When was the last time this happened? No one considers Walter Hobbs from Elf to be their favorite character, and that movie’s a holiday classic.
You might disagree because a hole is where your heart is, but at least for me, Mr. Brown ends up being the most compelling character onscreen, and there’s stiff competition.
#3 The origin story doesn't treat you like an idiot.
Sometimes, movies suffer from over-explaining. In that they try to make a kids movie make logical sense. They pretty much think that we'll hate a movie if we don't believe it could actually happen in our world.
Paddington doesn't talk down to us like that. It pretty much just says, Hey! Check out how awesome it would be if we discovered talking bears in Peru for no reason! Pretty awesome, right?
They just go for it. And it works because the movie doesn't rely on pop culture references for humor at all.
#4 The laws of physics are the exception, not the rule.
The movie actually goes out of its way to show you that its world is bonkers. Bathrooms fill up with water in minutes, without anything leaking from the door. A bear can fly around just by opening an umbrella, and oh, bears can talk.
But because Paddington fully embraces these wacky scenes, you aren't perpetually aware of it. The movie starts to feel like a glove halfway in.
#5 Whoever edited this movie loves Harry Potter.
I guess it should be mentioned that the movie actually uses the same producer from Harry Potter, but that usually doesn't mean squat in the industry. This time, however, it does.
Much of the humor and even heart of Paddington comes from eyebrow-raising editing effects, cutaways, and inventive flashbacks. It tells the story exactly how you would expect it to in a movie that flirts with being a fantasy (or just a really weird, awesome dream).

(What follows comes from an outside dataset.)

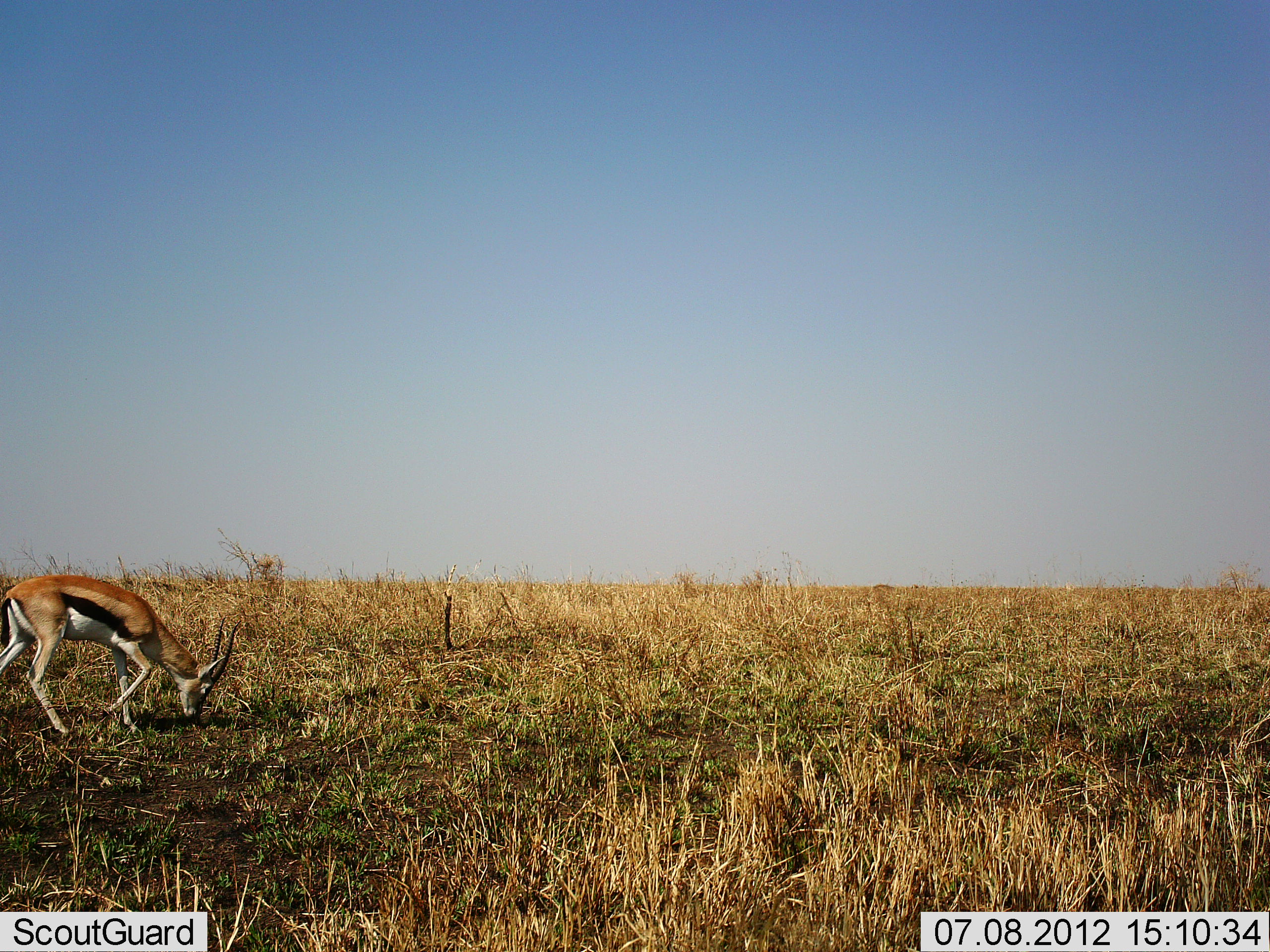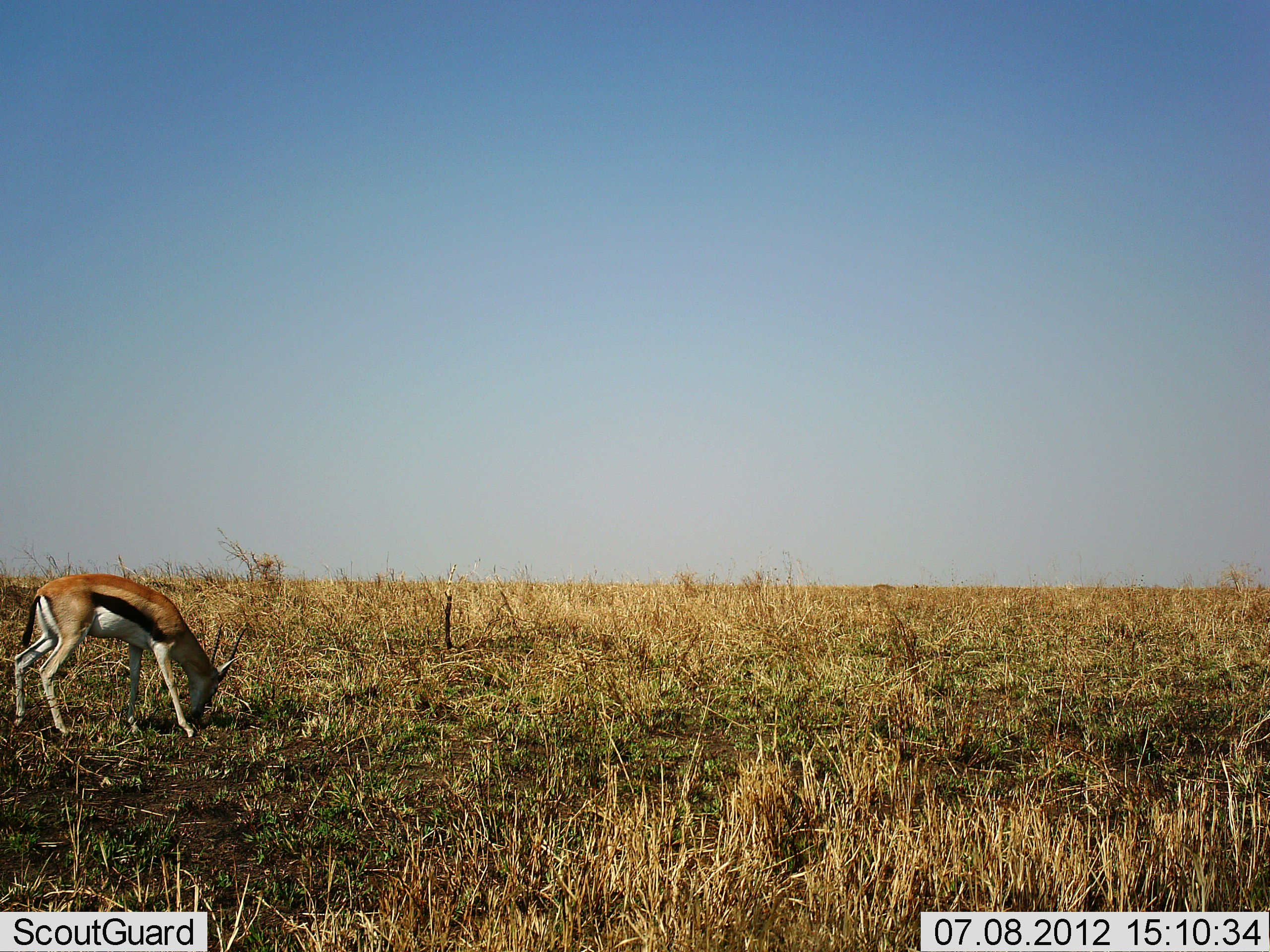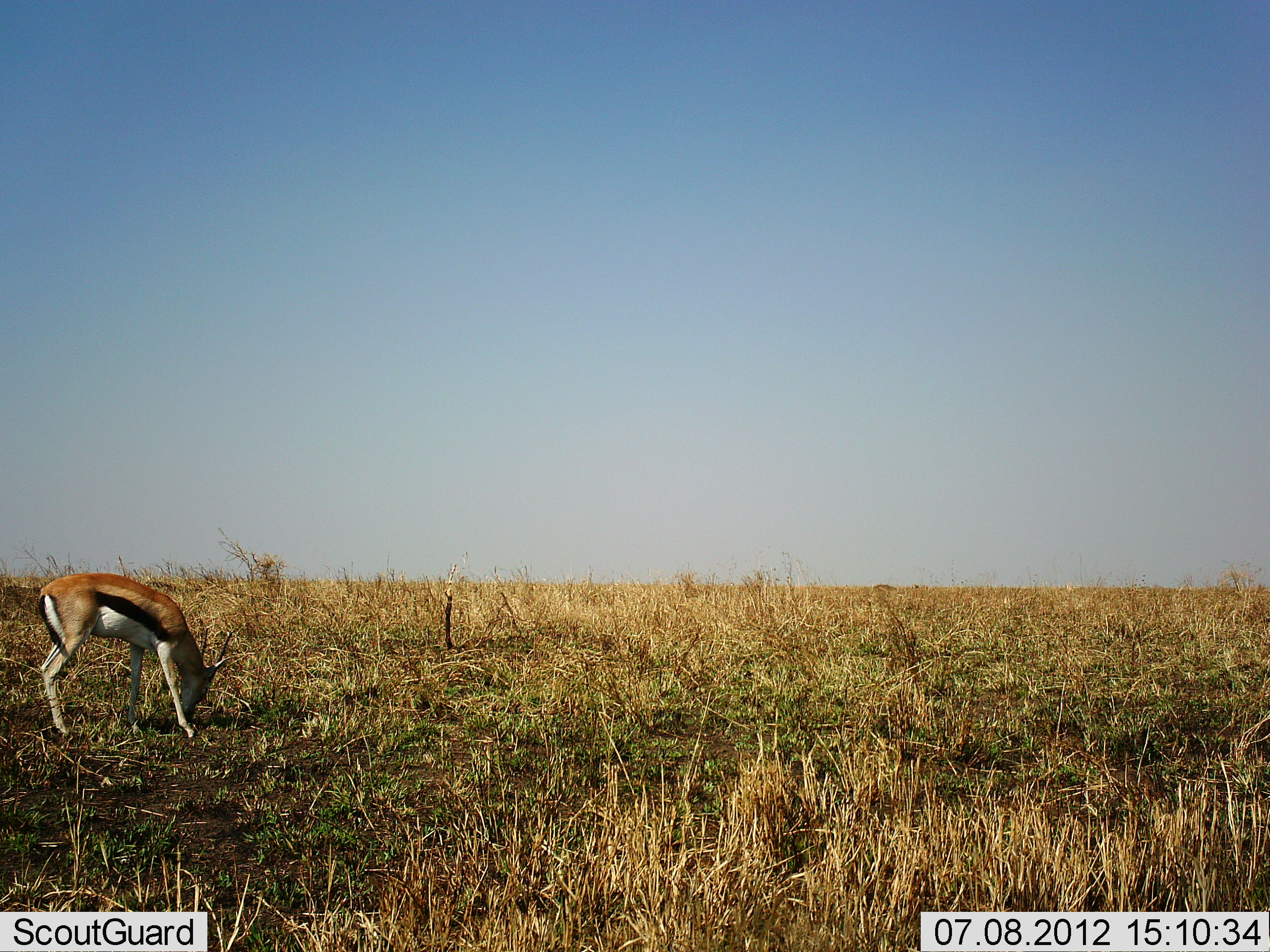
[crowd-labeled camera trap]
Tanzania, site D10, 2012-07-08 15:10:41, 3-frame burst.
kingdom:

#6 Nicole Kidman should play villains forever.
Seriously, I haven't seen her having this much fun with a role since Moulin Rouge.
I'll even mention that her villain is greatly written, despite what the trailer would have you believe.

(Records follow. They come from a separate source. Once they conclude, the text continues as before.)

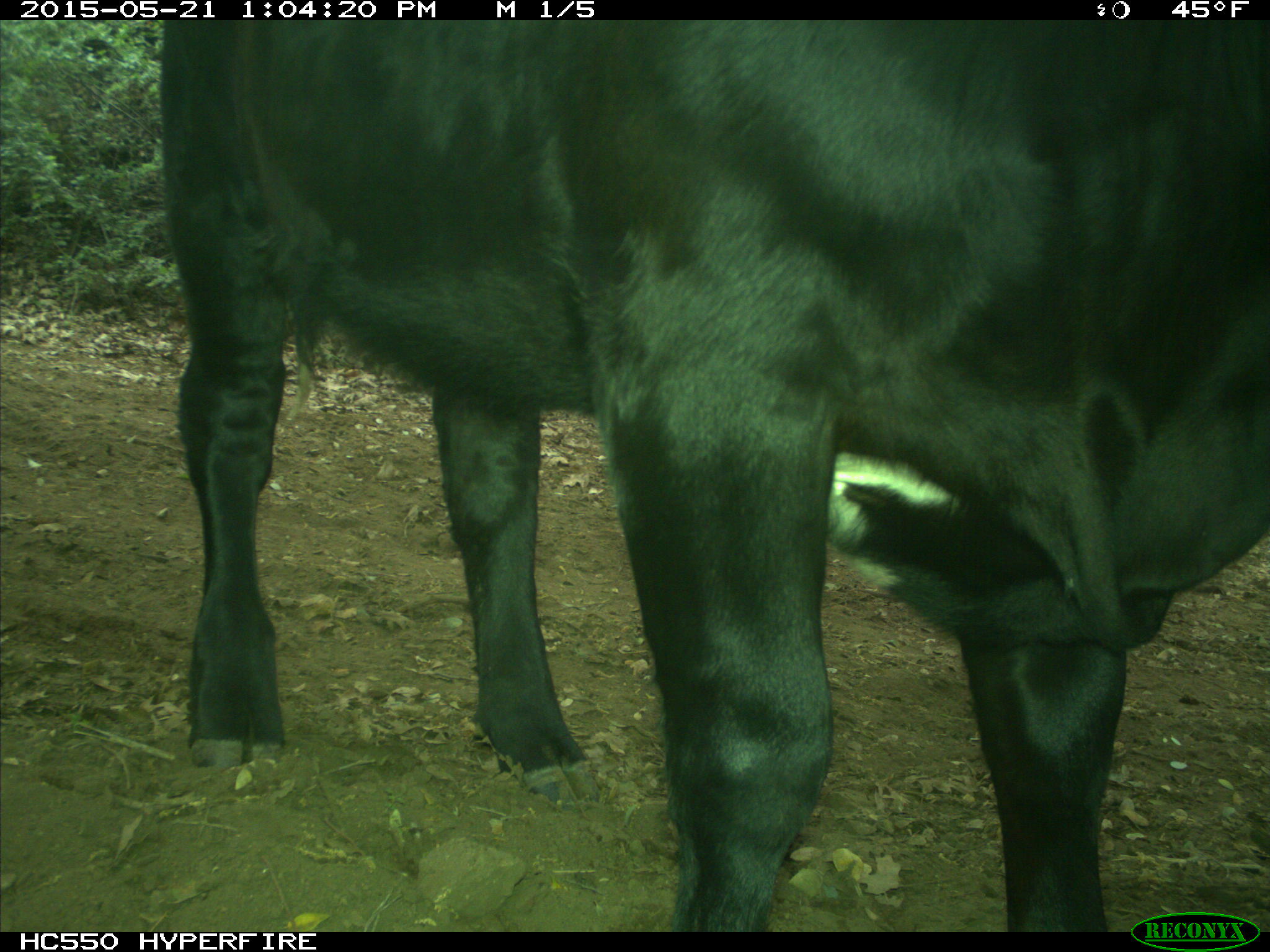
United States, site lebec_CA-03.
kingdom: Animalia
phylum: Chordata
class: Mammalia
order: Artiodactyla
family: Bovidae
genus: Bos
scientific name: Bos taurus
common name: domestic cow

#7 England produces the best child actors.
Alright, we get it England. Harry Potter was already good evidence of this, but then Paddington comes along and delivers child actors who don't make you roll your eyes every 10 seconds.
#8 Kid movies still make you cry.
I'm not saying I cried. Shut up.
#9 You think there might be a slight chance this bear exists in Los Angeles somewhere.
I thought the CGI effects would be pretty distracting, but it turns out you forget Paddington is just Ben Whishaw having the time of his life in a sound studio somewhere.
Maybe it's his great voice acting or just a testament to the acting of everyone else involved, but I'll admit I forgot this bear was fake for a minute or six.
#10 You realize that you already want to watch the movie again.
This actually happens while the credits are rolling and the soundtrack starts to settle in. Speaking of which, the main score is pretty brilliant.
Look, I'm not trying to oversell this movie. I know it looks terrible, and I'd imagine those of you who hate kid movies will find a reason to hate it no matter what.
But whatever. It's only January, and I've found a 2015 movie that's already on my top 10 list.